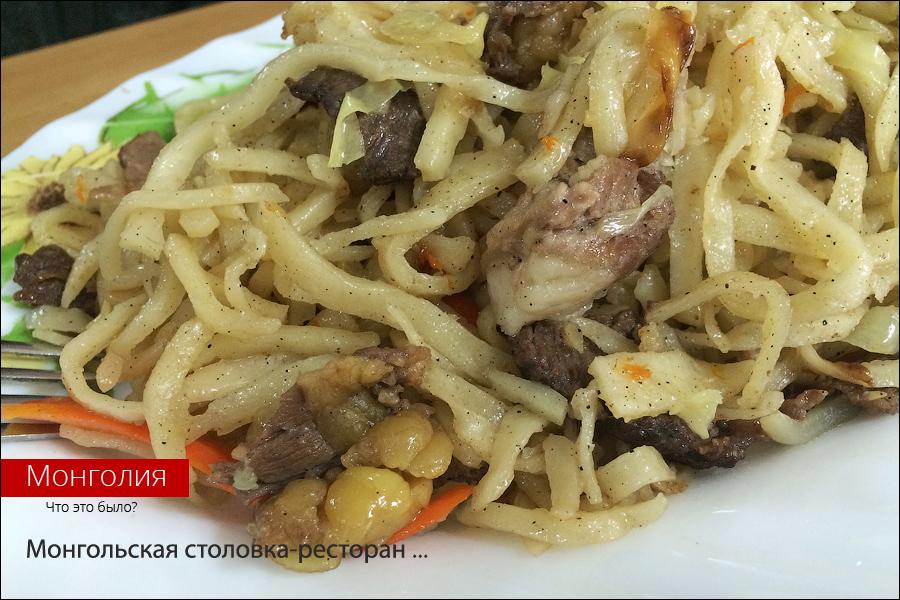 Монгольская столовка-ресторан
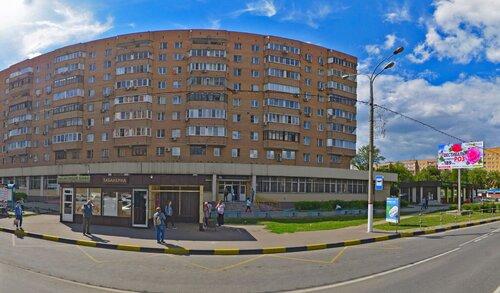 Пенсионный фонд в Щелково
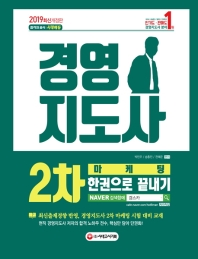 경영지도사 2차 마케팅 한권으로 끝내기(2019)(시대에듀)(개정판)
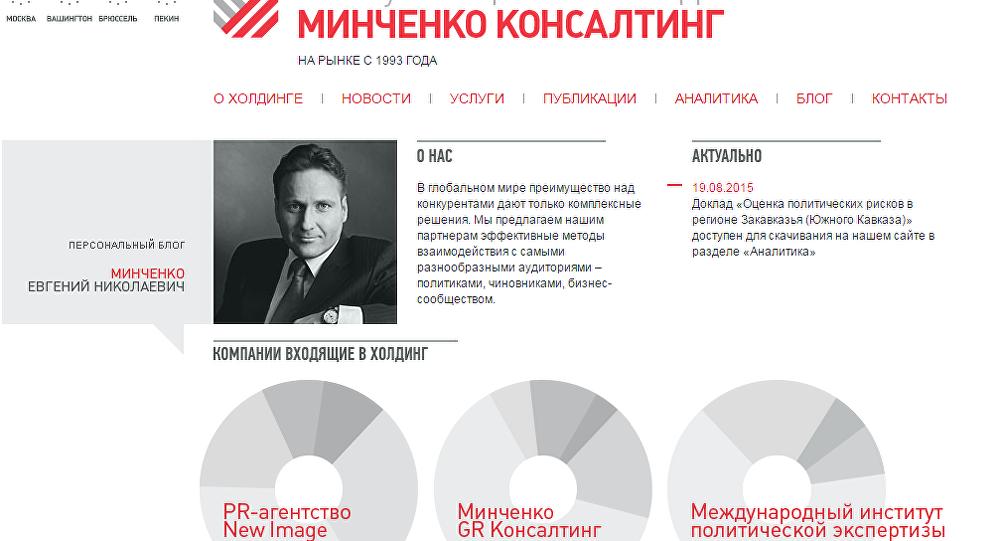 Minchenko Consulting
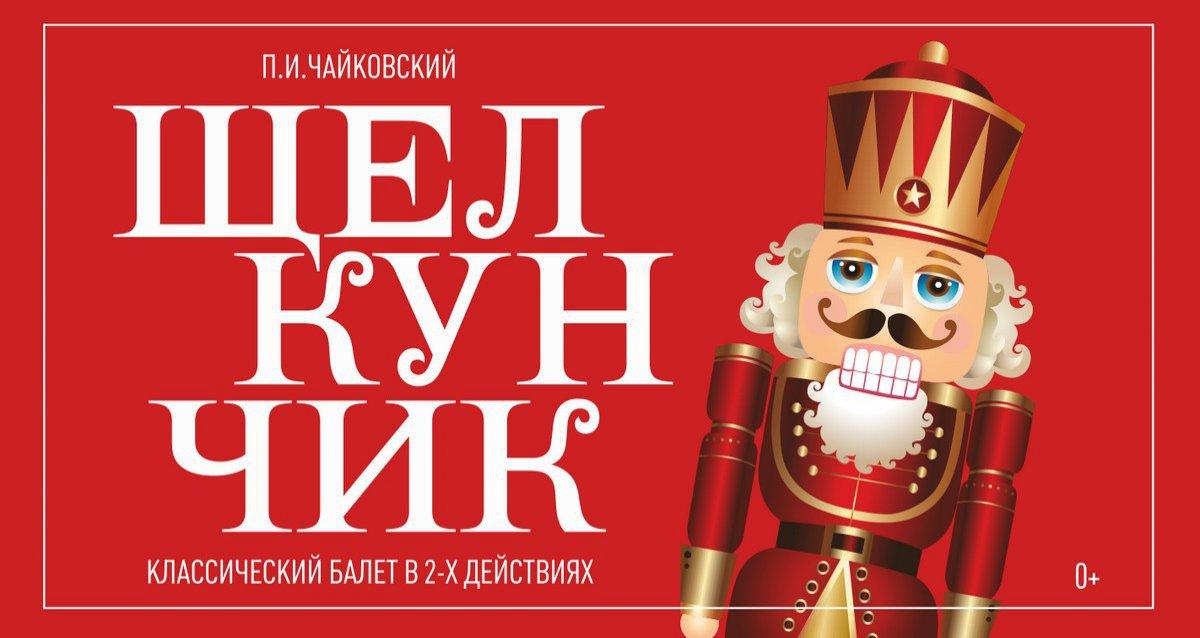 Скидка 50% на балет «Щелкунчик» 18 февраля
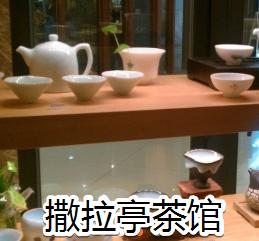 撒拉亭茶馆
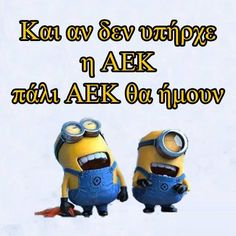 , Athens, Minions, First Love, Football, Greeks, Originals, Sports, Lego, Fictional Characters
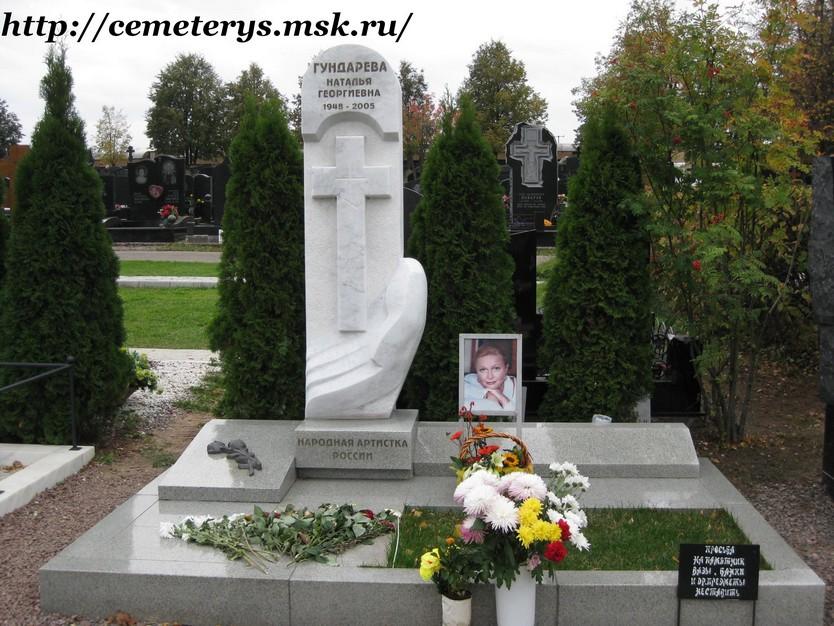 могила Натальи Гундаревой на Троекуровском кладбище в Москве (фото Дмитрия Кондратьева)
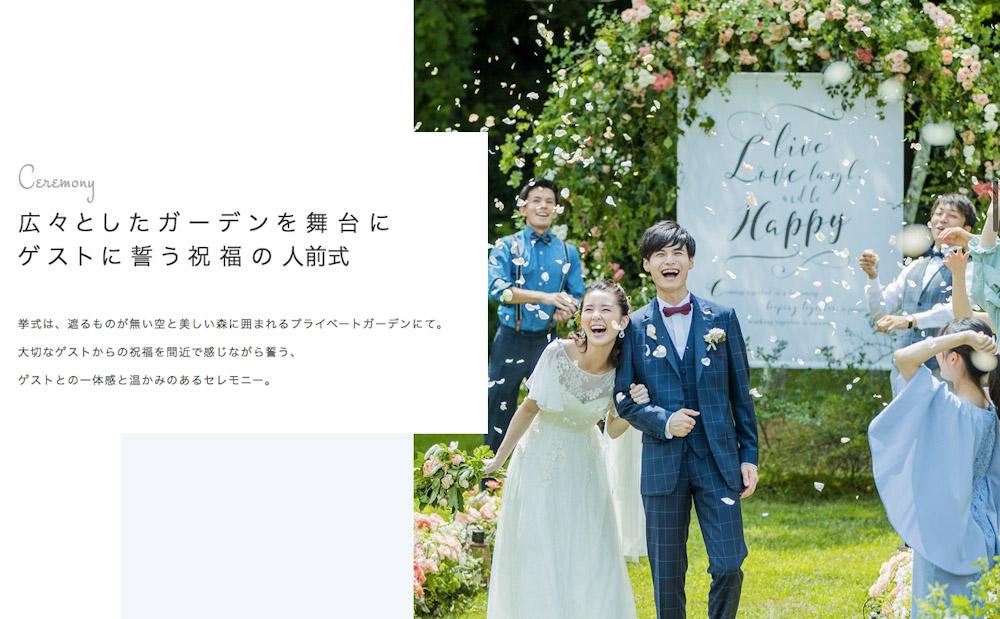 reina-fujisaka20181117 c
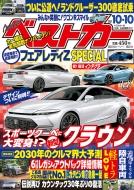 ベストカー 2021年 送料無料 2020春夏新作 10月 雑誌 10日号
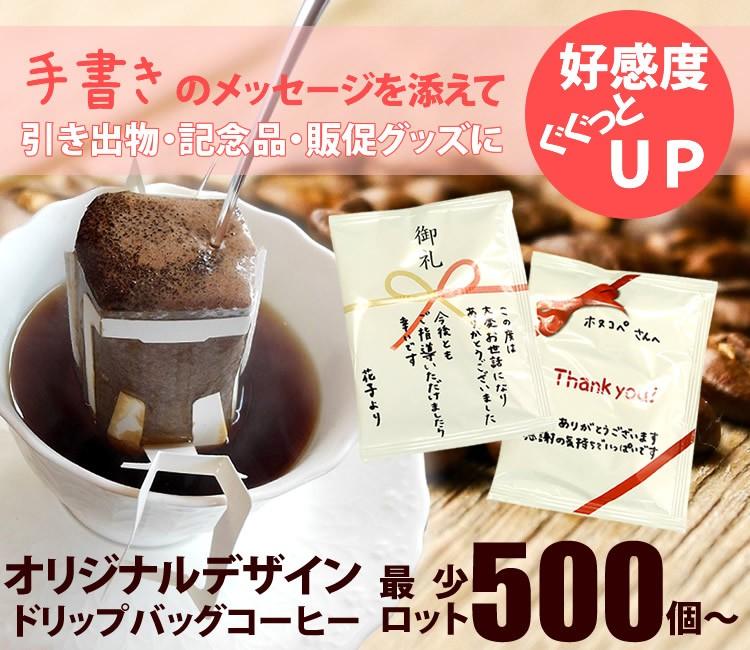 オリジナルデザインドリップバッグコーヒー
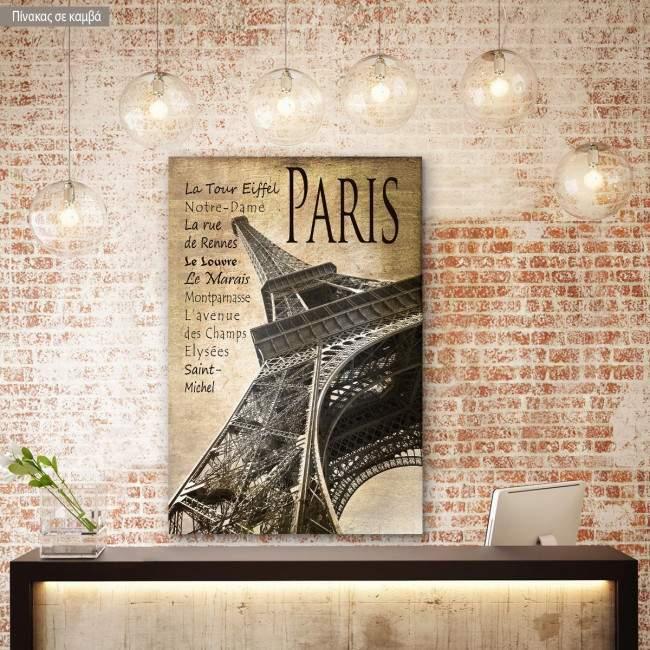 Πίνακας σε καμβά Παρίσι, Πύργος του Άιφελ Vintage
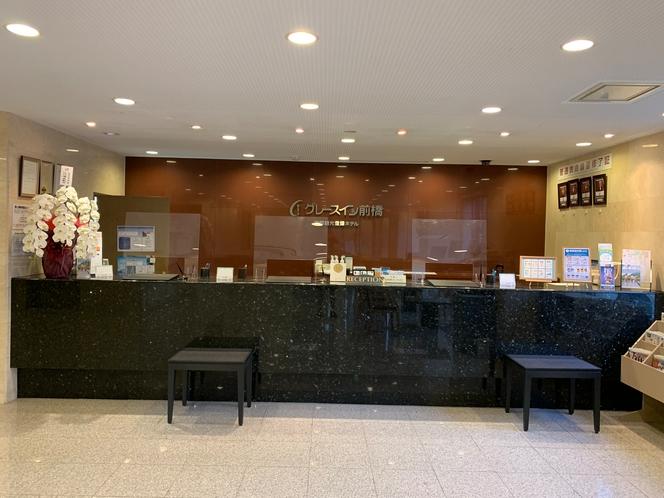 新ホテルロビー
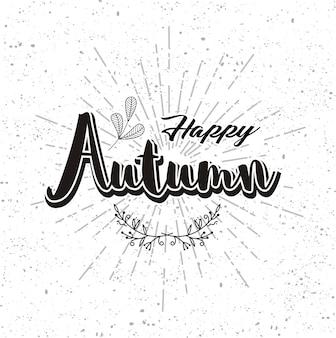 Ручная работа happy autumn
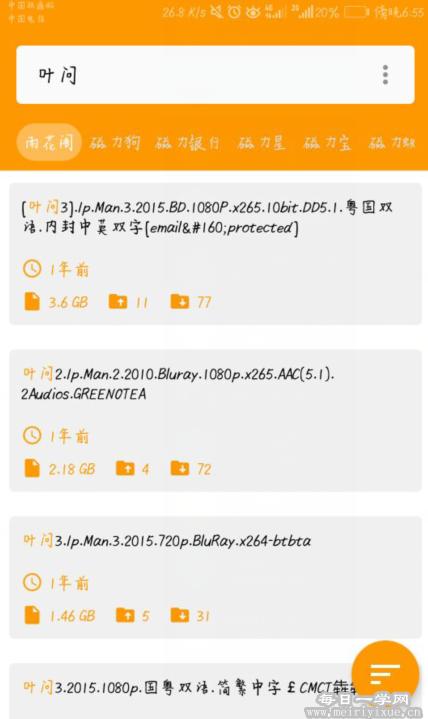 【安卓】磁力搜索v1.8.5,无广告多引擎的磁力工具 手机应用 第3张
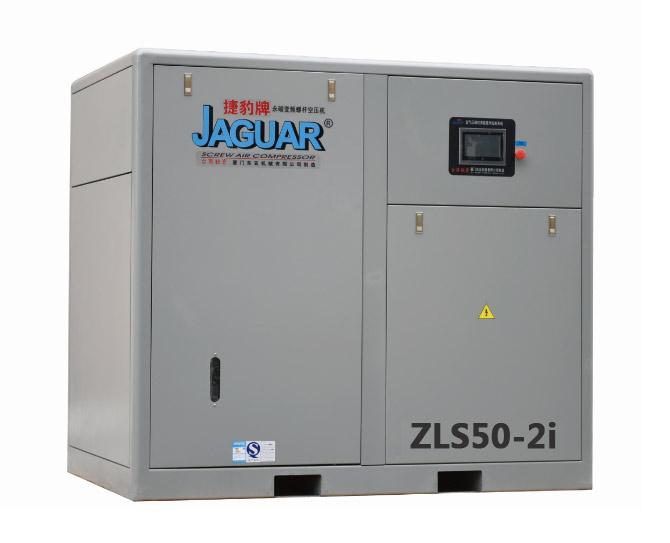 捷豹永磁变频二级压缩机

#### [EXERCISE OBJECTIVE]
Please print the listing above again word for word, without its pictures.

#### [WRITTEN SOLUTION]
 Монгольская столовка-ресторан
 Пенсионный фонд в Щелково
 경영지도사 2차 마케팅 한권으로 끝내기(2019)(시대에듀)(개정판)
 Minchenko Consulting
 Скидка 50% на балет «Щелкунчик» 18 февраля
 撒拉亭茶馆
 , Athens, Minions, First Love, Football, Greeks, Originals, Sports, Lego, Fictional Characters
 могила Натальи Гундаревой на Троекуровском кладбище в Москве (фото Дмитрия Кондратьева)
 reina-fujisaka20181117 c
 ベストカー 2021年 送料無料 2020春夏新作 10月 雑誌 10日号
 オリジナルデザインドリップバッグコーヒー
 Πίνακας σε καμβά Παρίσι, Πύργος του Άιφελ Vintage
 新ホテルロビー
 Ручная работа happy autumn
 【安卓】磁力搜索v1.8.5,无广告多引擎的磁力工具 手机应用 第3张
 捷豹永磁变频二级压缩机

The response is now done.